My Own Kubernetes Dashboard
Planted August 7, 2021
I recently made my own dashboard displaying some information about my Kubernetes cluster. In this post I will gather some thoughts about the reasoning of why I built it, and some information about the technical details. The dashboard is currently deployed at k8s-dashboard.lolei.dev.
Why - History
I wanted to have a dashboard for my Kubernetes cluster, so I can see and monitor various information about the infrastructure at a glance, without having to have access to a terminal or the cloud provider interface.
The most popular choice for this is Grafana, along with the Prometheus Stack. Prometheus and the Metrics Server gather information about the infrastrcture and act as data sources with which Grafana can interface and use as a resource. Grafana displays this data in a nice way. Alertmanager can be used to trigger alerts (notifications, emails, Slack channel posts, …) based on certain criteria.
All of this is amazing, an industry standard, even essential for some commercial infrastructure deployments. However, it comes with a huge downside for small hobby deployments, as my cluster is. I set up all of the above described components, and if you’re lucky it’s still up at grafana.lolei.dev. After the setup I immediately noticed the vast resource requirements of it. The cluster’s memory usage jumped up from about 25% to up to 90%. The CPU usage increased as well but not as drastically. kube-prometheus-stack handles a lot of data, which explains the increased usage. The irony is however that it uses way more resources than all the other deployments it monitors, even combined at some points. This may not be as noticeable or even an issue on clusters with more resources, but since at this stage the nodes are very minimally outfitted, it presents a considerable downside, allowing less room for other deployments.
The above image shows a recent screenshot of my Grafana dashboard. The blue part is the kube-prometheus-stack namespace, including all of the components mentioned above.
These large resource requirements led me to the idea to implement my own, more minimal dashboard interface. The initial source leading me to the right technologies came from this article. I implemented a similar dashboard, but from scratch, with a different user interface and swappable backend, the ins and outs of which are described in the next section.
How - Technology
The dashboard is split up into two main components/deployments: Frontend and backend. The frontend is the only publically exposed service, and calls the cluster-internal backend service via the Next.js middleware API routes, which run in the Next.js webserver, as opposed to the browser client. This makes it easy to swap out the backend service by just specifying a different cluster-internal service hostname in the frontend deployment configmap.
Backend
Instead of sending raw requests to the Kubernetes API, a client wrapper is used.

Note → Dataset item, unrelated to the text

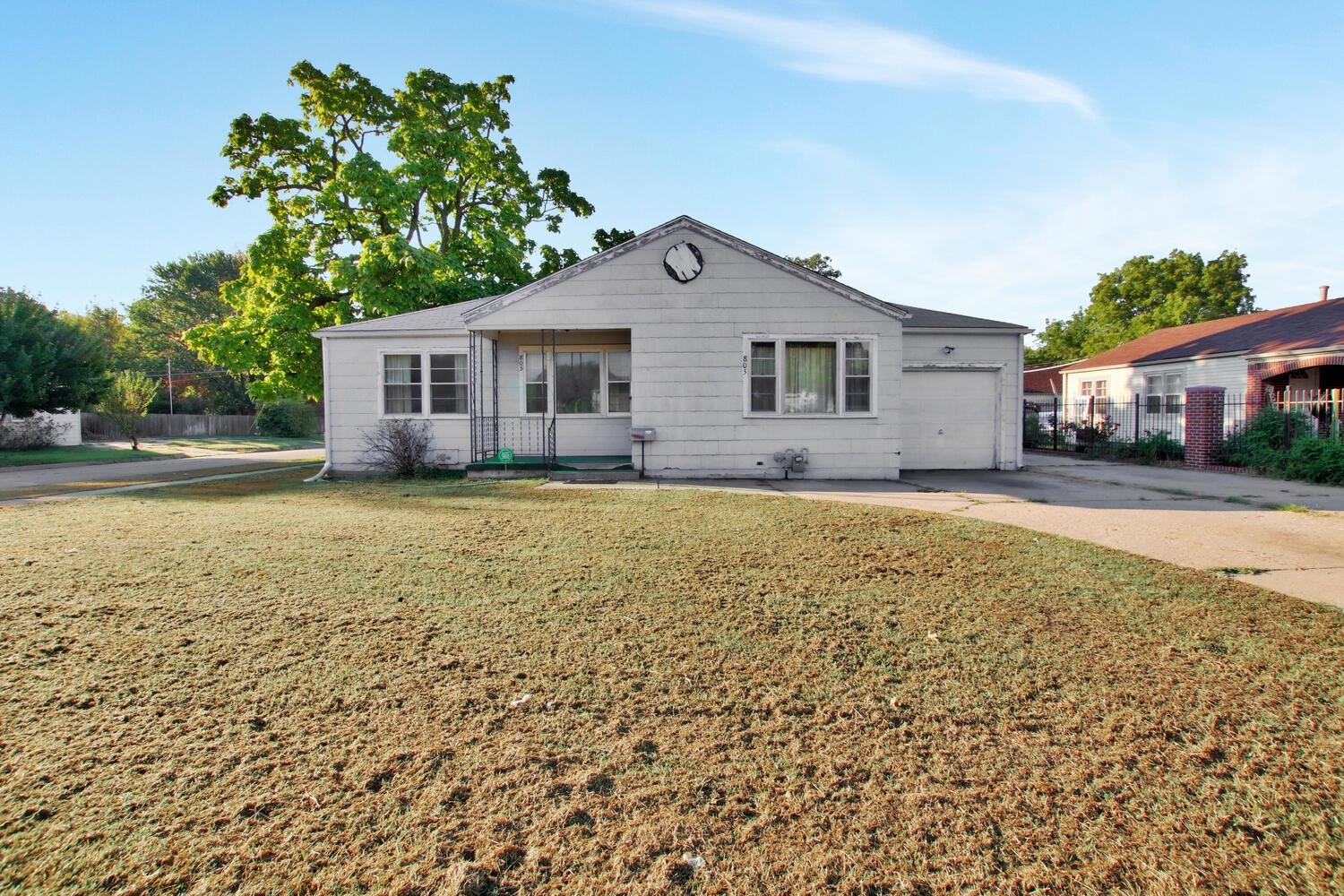 Are you looking for a huge lot (Almost half an acre!) and a man-cave or she-shed? Here it is! With a little TLC and paint this 3 bed, 1 bath house can be made into a perfect home on a huge lot! The house has a one car attached garage and a HUGE detached garage (30' x 40') with 3 doors but could fit many more.The garage is insulated, has a heater and 220 wiring.Chain link fence around the entire back yard. Nice patio to entertain or enjoy evening barbecues.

The backend has been implemented with (so far):
- Javascript (Typescript) client: kubernetes-client-js
- Most everything works out of the box, it was enjoyable experience using it. This may be due to the fact that is is a client “officially” made by the Kubernetes team.
- Rust client: kube-rs (Currently deployed)
- This client had some issues, which made it overall a less enjoyable experience, but is is noticeably faster than the Typescript client.
- Particularly the topNodes function from the JS client had to be re-implemented, to get node-wide resources. (This would not have been necessary if the metrics API was supported.)
- Resources are represented in Quantities,
which are byte strings. The
AsInt64()
function was apparently not ported from Go, therefore doing arithmetic with human-readable bytes strings got a tad ugly as well. - The default non-cluster deployment via the kube config file does not work and needs a separate user.
- Another workaround is needed to be able to run it within the cluster.
Why did I even implement the backend twice? The main reason is that I wanted to try swapping out the backend on-demand via configuration variables in the frontend. And since the Typescript client worked so well, I wanted to implement a more ambitious version as well.
Regardless of which backend version is used, to view pods and nodes within a pod in the cluster, a different serviceaccount than the default one had to be created and assigned to the pod, along with a clusterrole and clusterrolebinding granting the correct RBAC permissions (see the k8s directory). Clusterrole because nodes are not namespaced, and pods in other namespaces should be viewable as well.
Frontend
Next.js with its API routes is used in order to be able to access the cluster-internal backend service. The UI does not look as pretty as Grafana, and is naturally far less fully featured, however it works reasonably well, both on desktop and mobile.
Conclusion
Was it worth it? It did not take that long, exposed me to some new Kubernetes information I would not have learned otherwise (or not as soon), was fun (at some parts), and gave me a dashboard that does not use insane resources. So overall I would say yes, it was worth it.